Я работала в Циммервальдском движении с самого начала, присутствуя на всех его заседаниях и неформальных собраниях. Зная о характерных трудностях, связанных с участием в движении, и о смелости, требующейся от его сподвижников, отдельные резолюции и фракционные разногласия, которые в нем возникали, я не считала существенными. Эту мою позицию позднее подкрепила эволюция радикальных партий и тактика русских большевиков, теперь коммунистов. Я всегда полагала, что освобождение труда должно достигаться, главным образом, пробуждением масс и воспитанием в них осознания своих человеческих и социальных прав, а большевики настаивали на том, что преобразование общественного строя должно совершаться сравнительно небольшим меньшинством людей под руководством еще меньшего меньшинства. Для этих меньшинств фракционные различия и резолюции, их выражающие, безусловно, приобретают огромную важность. Наша цель та же, но подход другой.

Поскольку война продолжалась, предлагались разные утопические планы и проекты для восстановления мира. Большая их часть была предназначена примирить империалистические цели разных правительств и при этом также примирить с этими целями рабочих, которые были против войны. Наша конференция в Кинтале предостерегала против этих попыток и иллюзий и подчеркивала, что милитаризм и война своими корнями уходят в условия, которые сами по себе должны быть уничтожены.

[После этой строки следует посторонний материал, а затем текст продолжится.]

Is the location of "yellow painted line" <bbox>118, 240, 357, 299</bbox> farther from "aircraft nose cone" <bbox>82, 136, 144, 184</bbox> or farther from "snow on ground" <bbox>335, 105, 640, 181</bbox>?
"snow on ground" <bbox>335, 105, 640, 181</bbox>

Конференция закончилась в первые часы 1 мая 1916 года. И хотя я непрерывно работала на протяжении сорока восьми часов, я предложила, чтобы мы дождались утра Международного дня труда, символа единства рабочего класса.

Глава 12

Я была в Цюрихе, где выздоравливала после тяжелого гриппа, когда получила весть о первой русской революции 1917 года. Когда происходит событие, которого ждешь большую часть жизни, оно становится слишком привычным, чтобы вызвать удивление. Отречение царя, свержение русского самодержавия так давно казались неизбежными, что в то время со стороны русских эмигрантов было, вероятно, меньше внешних выражений волнения, чем среди радикалов и гуманистов не из России. Перед лицом осуществления давно лелеемой мечты мы почувствовали какую-то робость в отношениях друг с другом. Мы не привыкли демонстрировать свои личные чувства, потому что в течение многих лет эти чувства подчинялись одной цели – работе на благо нашего дела. Человек посторонний, вероятно, посчитал бы нас абсолютно равнодушными в этот миг исторической победы на пути к нашей окончательной цели.